EXERCICES –
**1)** D'après l'extrait sur Albert Uderzo, les affirmations suivantes sont-elles exactes ? Répondez par oui ou non à chacune, en citant les mots décisifs de l'extrait : (a) C'est un professeur de collège qui a remarqué son don pour le dessin ; (b) Son frère aîné l'a conduit chez un éditeur de magazines pour enfants ; (c) Il a découvert son daltonisme après avoir reçu de son professeur une boîte de crayons de couleur.
**2)** Répondez brièvement à ces questions sur l'extrait :
(a) Quelle main d'Albert Uderzo était atteinte de rhumatisme articulaire ?
(b) Quel métier son père lui conseillait-il d'exercer ?
(c) À quelle publication a-t-il fait sa déclaration de 1999 ?
**3)** Recopiez fidèlement le passage de l'extrait qui commence aux mots "Il est amusant" et s'arrête après "à la maison.".

EXTRAIT FOURNI –
Il est amusant de constater qu’Albert Uderzo sait très vite se servir de ses mains pour dessiner. Même si durant les quarante dernières de sa vie, il aura souffert d’un terrible rhumatisme articulaire à la main droite. Lui-même déclarait non sans humour: «Mon père m’a toujours dit: “Avec des paluches comme les tiennes, comment arrives-tu à dessiner des miniatures aussi précises? Tu n’es pas fait pour ça! Tu ferais mieux de faire de la menuiserie!”» Dans son autobiographie Uderzo se raconte, l’artiste dit que ses premières années furent déterminantes. C’est à l’école maternelle que sa maîtresse remarque qu’il possède un vrai don pour le dessin. C’est aussi à cette époque qu’il découvre qu’il est daltonien après que son professeur lui a offert une boîte de crayons de couleur pour dessiner à la maison.
J’avais 13 ans quand on a publié mon premier dessin. Il s’agissait d’un pastiche de la fable « Le Corbeau et le Renard »
Albert Uderzo
Le jeune Uderzo dévore alors des illustrés américains comme Mickey. Au cinéma, ses héros sont Charlie Chaplin, Buster Keaton ou Laurel et Hardy. En 1999, il déclare au Figaro littéraire: «J’ai fait ma première illustration en 1941. Je sortais de l’école primaire. Mon frère aîné, Bruno, m’a conduit au 43, rue de Dunkerque, chez un éditeur qui publiait des magazines pour enfants, tels Junior ou Fillette. Avec mes culottes courtes, j’ai surpris les gens de la maison. Je dessinais les titres. J’ai appris à faire de la retouche photo. J’avais 13 ans quand on a publié mon premier dessin. Il s’agissait d’un pastiche de la fable Le Corbeau et le Renard. Je me souviens même du texte, qui disait: “As-tu des tickets, mon vieux? ” Nous étions en période de disette à l’époque. C’était ma première grande expérience.»

LISTE DES ENREGISTREMENTS –
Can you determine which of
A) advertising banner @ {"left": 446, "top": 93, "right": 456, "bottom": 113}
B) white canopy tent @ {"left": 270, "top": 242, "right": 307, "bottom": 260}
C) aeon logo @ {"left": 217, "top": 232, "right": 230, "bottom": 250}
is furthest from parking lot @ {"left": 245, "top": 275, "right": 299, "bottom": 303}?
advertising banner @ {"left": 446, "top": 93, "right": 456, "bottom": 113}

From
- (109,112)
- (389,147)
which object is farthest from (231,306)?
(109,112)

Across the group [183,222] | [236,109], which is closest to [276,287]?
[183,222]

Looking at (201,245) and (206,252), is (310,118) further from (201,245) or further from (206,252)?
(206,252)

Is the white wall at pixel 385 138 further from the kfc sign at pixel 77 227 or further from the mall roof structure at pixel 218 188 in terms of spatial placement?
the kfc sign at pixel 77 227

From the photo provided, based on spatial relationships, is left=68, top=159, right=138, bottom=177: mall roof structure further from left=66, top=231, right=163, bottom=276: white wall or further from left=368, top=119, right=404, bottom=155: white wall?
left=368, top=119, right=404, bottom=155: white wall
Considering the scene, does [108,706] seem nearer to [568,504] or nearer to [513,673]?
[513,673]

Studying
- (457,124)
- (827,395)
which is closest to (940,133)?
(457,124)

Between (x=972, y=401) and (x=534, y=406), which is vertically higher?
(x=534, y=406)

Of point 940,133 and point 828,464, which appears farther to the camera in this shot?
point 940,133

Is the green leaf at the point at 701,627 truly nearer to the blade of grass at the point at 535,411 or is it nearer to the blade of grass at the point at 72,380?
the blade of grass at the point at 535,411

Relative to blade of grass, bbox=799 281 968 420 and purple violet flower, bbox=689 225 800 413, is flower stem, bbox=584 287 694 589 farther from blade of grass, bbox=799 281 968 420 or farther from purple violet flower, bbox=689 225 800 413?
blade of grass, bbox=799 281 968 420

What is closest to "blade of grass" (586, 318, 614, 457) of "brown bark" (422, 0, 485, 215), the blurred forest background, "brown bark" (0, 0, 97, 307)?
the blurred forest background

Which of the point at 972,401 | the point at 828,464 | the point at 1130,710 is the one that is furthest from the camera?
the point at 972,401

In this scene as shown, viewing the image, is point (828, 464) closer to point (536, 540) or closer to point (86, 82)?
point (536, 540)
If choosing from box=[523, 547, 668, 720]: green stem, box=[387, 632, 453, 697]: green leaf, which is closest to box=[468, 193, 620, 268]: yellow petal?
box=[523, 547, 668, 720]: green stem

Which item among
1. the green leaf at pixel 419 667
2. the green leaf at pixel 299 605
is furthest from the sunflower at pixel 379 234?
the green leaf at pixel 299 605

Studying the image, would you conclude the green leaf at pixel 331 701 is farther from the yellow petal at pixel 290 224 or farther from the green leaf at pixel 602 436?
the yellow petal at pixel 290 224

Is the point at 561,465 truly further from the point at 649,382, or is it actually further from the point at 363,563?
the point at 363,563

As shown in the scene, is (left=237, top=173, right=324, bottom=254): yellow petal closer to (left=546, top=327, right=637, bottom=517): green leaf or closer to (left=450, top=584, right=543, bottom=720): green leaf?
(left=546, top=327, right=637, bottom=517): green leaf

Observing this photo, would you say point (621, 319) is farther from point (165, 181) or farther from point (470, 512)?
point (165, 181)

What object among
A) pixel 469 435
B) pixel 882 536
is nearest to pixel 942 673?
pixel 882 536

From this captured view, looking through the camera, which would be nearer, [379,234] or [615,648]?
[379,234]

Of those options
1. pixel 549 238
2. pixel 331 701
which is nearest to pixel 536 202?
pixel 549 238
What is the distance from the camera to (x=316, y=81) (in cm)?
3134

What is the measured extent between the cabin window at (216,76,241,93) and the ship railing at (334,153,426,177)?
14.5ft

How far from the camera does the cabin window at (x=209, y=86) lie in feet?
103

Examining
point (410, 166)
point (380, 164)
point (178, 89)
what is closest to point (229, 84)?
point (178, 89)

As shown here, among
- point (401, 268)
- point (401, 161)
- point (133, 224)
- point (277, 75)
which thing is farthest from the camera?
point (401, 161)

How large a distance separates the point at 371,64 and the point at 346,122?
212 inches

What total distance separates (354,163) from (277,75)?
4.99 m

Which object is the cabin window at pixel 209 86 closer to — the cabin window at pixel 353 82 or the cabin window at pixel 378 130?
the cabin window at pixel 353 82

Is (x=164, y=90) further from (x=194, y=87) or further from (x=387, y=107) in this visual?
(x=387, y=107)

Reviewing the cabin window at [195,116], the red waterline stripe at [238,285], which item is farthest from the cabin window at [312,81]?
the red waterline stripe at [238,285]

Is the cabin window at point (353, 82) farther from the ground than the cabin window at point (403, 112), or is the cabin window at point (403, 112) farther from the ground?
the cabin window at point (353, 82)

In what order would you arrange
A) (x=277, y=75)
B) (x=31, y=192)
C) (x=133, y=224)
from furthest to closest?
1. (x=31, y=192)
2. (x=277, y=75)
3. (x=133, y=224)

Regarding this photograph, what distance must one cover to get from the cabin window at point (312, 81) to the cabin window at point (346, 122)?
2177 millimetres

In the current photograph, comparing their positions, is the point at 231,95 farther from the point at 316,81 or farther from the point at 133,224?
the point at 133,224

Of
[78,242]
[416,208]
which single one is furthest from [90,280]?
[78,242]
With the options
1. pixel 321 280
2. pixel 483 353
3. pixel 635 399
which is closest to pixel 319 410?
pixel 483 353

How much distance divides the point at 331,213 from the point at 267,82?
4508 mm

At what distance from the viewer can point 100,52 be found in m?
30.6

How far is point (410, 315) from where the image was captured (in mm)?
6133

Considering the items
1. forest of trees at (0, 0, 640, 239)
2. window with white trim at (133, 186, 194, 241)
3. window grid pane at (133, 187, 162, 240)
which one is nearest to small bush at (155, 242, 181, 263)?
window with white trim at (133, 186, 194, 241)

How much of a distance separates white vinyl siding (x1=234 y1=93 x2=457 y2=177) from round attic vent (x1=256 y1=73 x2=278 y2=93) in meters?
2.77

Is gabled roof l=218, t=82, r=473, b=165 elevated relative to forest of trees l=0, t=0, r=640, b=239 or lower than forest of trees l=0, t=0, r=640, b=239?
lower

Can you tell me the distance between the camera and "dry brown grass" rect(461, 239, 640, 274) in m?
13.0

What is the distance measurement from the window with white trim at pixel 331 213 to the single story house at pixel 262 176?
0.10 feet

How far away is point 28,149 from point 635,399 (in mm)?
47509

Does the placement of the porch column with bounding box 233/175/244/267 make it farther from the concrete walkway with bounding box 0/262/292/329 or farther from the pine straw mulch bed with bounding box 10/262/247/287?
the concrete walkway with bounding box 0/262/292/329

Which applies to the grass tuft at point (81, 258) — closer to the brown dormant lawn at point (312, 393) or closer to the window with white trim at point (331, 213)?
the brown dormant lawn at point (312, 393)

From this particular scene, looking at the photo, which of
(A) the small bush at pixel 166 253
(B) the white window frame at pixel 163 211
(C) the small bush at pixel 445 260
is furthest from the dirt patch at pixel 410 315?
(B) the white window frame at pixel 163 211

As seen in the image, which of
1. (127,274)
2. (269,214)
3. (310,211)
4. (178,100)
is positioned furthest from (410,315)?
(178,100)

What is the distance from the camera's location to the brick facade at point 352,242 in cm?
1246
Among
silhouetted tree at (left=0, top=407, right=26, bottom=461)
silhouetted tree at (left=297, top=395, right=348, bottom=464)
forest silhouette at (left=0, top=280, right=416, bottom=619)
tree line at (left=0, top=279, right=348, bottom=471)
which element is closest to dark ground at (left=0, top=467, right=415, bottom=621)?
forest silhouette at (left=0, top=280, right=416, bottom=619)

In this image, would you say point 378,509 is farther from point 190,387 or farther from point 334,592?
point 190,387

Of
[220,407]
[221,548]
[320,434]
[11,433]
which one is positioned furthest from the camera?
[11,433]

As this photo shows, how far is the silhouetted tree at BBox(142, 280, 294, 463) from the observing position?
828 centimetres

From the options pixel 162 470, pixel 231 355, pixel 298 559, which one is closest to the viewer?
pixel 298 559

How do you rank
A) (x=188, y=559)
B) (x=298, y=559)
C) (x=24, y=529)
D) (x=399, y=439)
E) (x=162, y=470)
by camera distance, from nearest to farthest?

LES RÉPONSES –
**1)**
(a) Non : « C’est à l’école maternelle que sa maîtresse remarque qu’il possède un vrai don pour le dessin. »
(b) Oui : « Mon frère aîné, Bruno, m’a conduit au 43, rue de Dunkerque, chez un éditeur qui publiait des magazines pour enfants »
(c) Oui : « il découvre qu’il est daltonien après que son professeur lui a offert une boîte de crayons de couleur »

**2)**
(a) La main droite.
(b) La menuiserie.
(c) Au Figaro littéraire.

**3)**
Il est amusant de constater qu’Albert Uderzo sait très vite se servir de ses mains pour dessiner. Même si durant les quarante dernières de sa vie, il aura souffert d’un terrible rhumatisme articulaire à la main droite. Lui-même déclarait non sans humour: «Mon père m’a toujours dit: “Avec des paluches comme les tiennes, comment arrives-tu à dessiner des miniatures aussi précises? Tu n’es pas fait pour ça! Tu ferais mieux de faire de la menuiserie!”» Dans son autobiographie Uderzo se raconte, l’artiste dit que ses premières années furent déterminantes. C’est à l’école maternelle que sa maîtresse remarque qu’il possède un vrai don pour le dessin. C’est aussi à cette époque qu’il découvre qu’il est daltonien après que son professeur lui a offert une boîte de crayons de couleur pour dessiner à la maison.